[Data records]
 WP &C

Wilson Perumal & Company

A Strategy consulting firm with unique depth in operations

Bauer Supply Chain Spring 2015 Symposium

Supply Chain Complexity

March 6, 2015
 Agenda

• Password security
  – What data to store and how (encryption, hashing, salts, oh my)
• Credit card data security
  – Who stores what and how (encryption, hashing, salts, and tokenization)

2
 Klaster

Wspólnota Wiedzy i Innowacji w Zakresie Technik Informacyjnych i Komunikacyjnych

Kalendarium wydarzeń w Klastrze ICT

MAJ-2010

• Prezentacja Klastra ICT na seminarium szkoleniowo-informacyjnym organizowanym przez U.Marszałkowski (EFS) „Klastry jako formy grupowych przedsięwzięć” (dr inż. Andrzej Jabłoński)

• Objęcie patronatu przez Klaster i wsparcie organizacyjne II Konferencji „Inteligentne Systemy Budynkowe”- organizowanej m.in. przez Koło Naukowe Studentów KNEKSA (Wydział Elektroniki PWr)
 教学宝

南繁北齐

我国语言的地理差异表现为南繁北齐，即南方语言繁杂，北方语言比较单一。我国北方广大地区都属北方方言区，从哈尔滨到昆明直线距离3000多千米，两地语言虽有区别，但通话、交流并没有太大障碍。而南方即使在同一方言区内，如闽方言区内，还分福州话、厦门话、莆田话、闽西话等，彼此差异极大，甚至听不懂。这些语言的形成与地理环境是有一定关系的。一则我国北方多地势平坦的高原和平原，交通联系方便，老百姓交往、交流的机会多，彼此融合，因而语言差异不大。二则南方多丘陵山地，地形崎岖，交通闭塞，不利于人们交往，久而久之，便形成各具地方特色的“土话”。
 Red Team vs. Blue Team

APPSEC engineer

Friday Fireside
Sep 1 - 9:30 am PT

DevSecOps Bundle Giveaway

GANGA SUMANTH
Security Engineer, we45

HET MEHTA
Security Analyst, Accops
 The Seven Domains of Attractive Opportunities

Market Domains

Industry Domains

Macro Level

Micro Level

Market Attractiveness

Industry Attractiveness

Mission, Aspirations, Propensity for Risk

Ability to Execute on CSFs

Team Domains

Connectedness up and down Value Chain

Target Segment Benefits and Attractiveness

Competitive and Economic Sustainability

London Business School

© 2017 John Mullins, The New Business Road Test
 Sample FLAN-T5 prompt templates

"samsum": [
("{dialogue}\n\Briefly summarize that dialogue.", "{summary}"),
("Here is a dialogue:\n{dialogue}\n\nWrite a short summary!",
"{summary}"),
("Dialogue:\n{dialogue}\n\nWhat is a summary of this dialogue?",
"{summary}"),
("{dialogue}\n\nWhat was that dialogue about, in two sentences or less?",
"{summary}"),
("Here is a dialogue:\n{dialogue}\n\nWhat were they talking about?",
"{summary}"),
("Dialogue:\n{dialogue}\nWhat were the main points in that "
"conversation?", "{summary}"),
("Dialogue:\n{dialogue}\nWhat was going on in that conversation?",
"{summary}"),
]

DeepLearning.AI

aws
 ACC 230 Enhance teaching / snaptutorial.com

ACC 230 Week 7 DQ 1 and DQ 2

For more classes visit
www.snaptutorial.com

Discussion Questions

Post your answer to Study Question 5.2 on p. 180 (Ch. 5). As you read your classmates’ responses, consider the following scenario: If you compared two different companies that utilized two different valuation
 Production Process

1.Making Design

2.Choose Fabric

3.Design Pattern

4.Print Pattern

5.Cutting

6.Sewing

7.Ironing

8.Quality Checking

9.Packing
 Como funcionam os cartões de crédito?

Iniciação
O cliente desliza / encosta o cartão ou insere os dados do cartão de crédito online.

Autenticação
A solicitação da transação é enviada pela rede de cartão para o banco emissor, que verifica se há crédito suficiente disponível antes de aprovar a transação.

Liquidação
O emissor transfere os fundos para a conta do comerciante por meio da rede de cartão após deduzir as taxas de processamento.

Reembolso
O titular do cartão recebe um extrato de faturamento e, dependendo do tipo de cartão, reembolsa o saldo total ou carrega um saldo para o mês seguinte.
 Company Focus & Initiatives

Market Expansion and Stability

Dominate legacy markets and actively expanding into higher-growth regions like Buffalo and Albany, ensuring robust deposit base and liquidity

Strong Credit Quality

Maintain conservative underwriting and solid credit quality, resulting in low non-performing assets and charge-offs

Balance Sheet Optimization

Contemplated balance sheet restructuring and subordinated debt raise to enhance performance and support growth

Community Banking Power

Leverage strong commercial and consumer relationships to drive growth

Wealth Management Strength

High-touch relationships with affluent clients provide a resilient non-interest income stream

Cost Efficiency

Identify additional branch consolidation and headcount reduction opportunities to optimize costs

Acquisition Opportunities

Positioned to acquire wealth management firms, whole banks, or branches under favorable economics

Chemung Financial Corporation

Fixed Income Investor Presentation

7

▶ **Brief**: Copy the records above exactly as they appear.

▶ **Written reply**:
 WP &C

Wilson Perumal & Company

A Strategy consulting firm with unique depth in operations

Bauer Supply Chain Spring 2015 Symposium

Supply Chain Complexity

March 6, 2015
 Agenda

• Password security
  – What data to store and how (encryption, hashing, salts, oh my)
• Credit card data security
  – Who stores what and how (encryption, hashing, salts, and tokenization)

2
 Klaster

Wspólnota Wiedzy i Innowacji w Zakresie Technik Informacyjnych i Komunikacyjnych

Kalendarium wydarzeń w Klastrze ICT

MAJ-2010

• Prezentacja Klastra ICT na seminarium szkoleniowo-informacyjnym organizowanym przez U.Marszałkowski (EFS) „Klastry jako formy grupowych przedsięwzięć” (dr inż. Andrzej Jabłoński)

• Objęcie patronatu przez Klaster i wsparcie organizacyjne II Konferencji „Inteligentne Systemy Budynkowe”- organizowanej m.in. przez Koło Naukowe Studentów KNEKSA (Wydział Elektroniki PWr)
 教学宝

南繁北齐

我国语言的地理差异表现为南繁北齐，即南方语言繁杂，北方语言比较单一。我国北方广大地区都属北方方言区，从哈尔滨到昆明直线距离3000多千米，两地语言虽有区别，但通话、交流并没有太大障碍。而南方即使在同一方言区内，如闽方言区内，还分福州话、厦门话、莆田话、闽西话等，彼此差异极大，甚至听不懂。这些语言的形成与地理环境是有一定关系的。一则我国北方多地势平坦的高原和平原，交通联系方便，老百姓交往、交流的机会多，彼此融合，因而语言差异不大。二则南方多丘陵山地，地形崎岖，交通闭塞，不利于人们交往，久而久之，便形成各具地方特色的“土话”。
 Red Team vs. Blue Team

APPSEC engineer

Friday Fireside
Sep 1 - 9:30 am PT

DevSecOps Bundle Giveaway

GANGA SUMANTH
Security Engineer, we45

HET MEHTA
Security Analyst, Accops
 The Seven Domains of Attractive Opportunities

Market Domains

Industry Domains

Macro Level

Micro Level

Market Attractiveness

Industry Attractiveness

Mission, Aspirations, Propensity for Risk

Ability to Execute on CSFs

Team Domains

Connectedness up and down Value Chain

Target Segment Benefits and Attractiveness

Competitive and Economic Sustainability

London Business School

© 2017 John Mullins, The New Business Road Test
 Sample FLAN-T5 prompt templates

"samsum": [
("{dialogue}\n\Briefly summarize that dialogue.", "{summary}"),
("Here is a dialogue:\n{dialogue}\n\nWrite a short summary!",
"{summary}"),
("Dialogue:\n{dialogue}\n\nWhat is a summary of this dialogue?",
"{summary}"),
("{dialogue}\n\nWhat was that dialogue about, in two sentences or less?",
"{summary}"),
("Here is a dialogue:\n{dialogue}\n\nWhat were they talking about?",
"{summary}"),
("Dialogue:\n{dialogue}\nWhat were the main points in that "
"conversation?", "{summary}"),
("Dialogue:\n{dialogue}\nWhat was going on in that conversation?",
"{summary}"),
]

DeepLearning.AI

aws
 ACC 230 Enhance teaching / snaptutorial.com

ACC 230 Week 7 DQ 1 and DQ 2

For more classes visit
www.snaptutorial.com

Discussion Questions

Post your answer to Study Question 5.2 on p. 180 (Ch. 5). As you read your classmates’ responses, consider the following scenario: If you compared two different companies that utilized two different valuation
 Production Process

1.Making Design

2.Choose Fabric

3.Design Pattern

4.Print Pattern

5.Cutting

6.Sewing

7.Ironing

8.Quality Checking

9.Packing
 Como funcionam os cartões de crédito?

Iniciação
O cliente desliza / encosta o cartão ou insere os dados do cartão de crédito online.

Autenticação
A solicitação da transação é enviada pela rede de cartão para o banco emissor, que verifica se há crédito suficiente disponível antes de aprovar a transação.

Liquidação
O emissor transfere os fundos para a conta do comerciante por meio da rede de cartão após deduzir as taxas de processamento.

Reembolso
O titular do cartão recebe um extrato de faturamento e, dependendo do tipo de cartão, reembolsa o saldo total ou carrega um saldo para o mês seguinte.
 Company Focus & Initiatives

Market Expansion and Stability

Dominate legacy markets and actively expanding into higher-growth regions like Buffalo and Albany, ensuring robust deposit base and liquidity

Strong Credit Quality

Maintain conservative underwriting and solid credit quality, resulting in low non-performing assets and charge-offs

Balance Sheet Optimization

Contemplated balance sheet restructuring and subordinated debt raise to enhance performance and support growth

Community Banking Power

Leverage strong commercial and consumer relationships to drive growth

Wealth Management Strength

High-touch relationships with affluent clients provide a resilient non-interest income stream

Cost Efficiency

Identify additional branch consolidation and headcount reduction opportunities to optimize costs

Acquisition Opportunities

Positioned to acquire wealth management firms, whole banks, or branches under favorable economics

Chemung Financial Corporation

Fixed Income Investor Presentation

7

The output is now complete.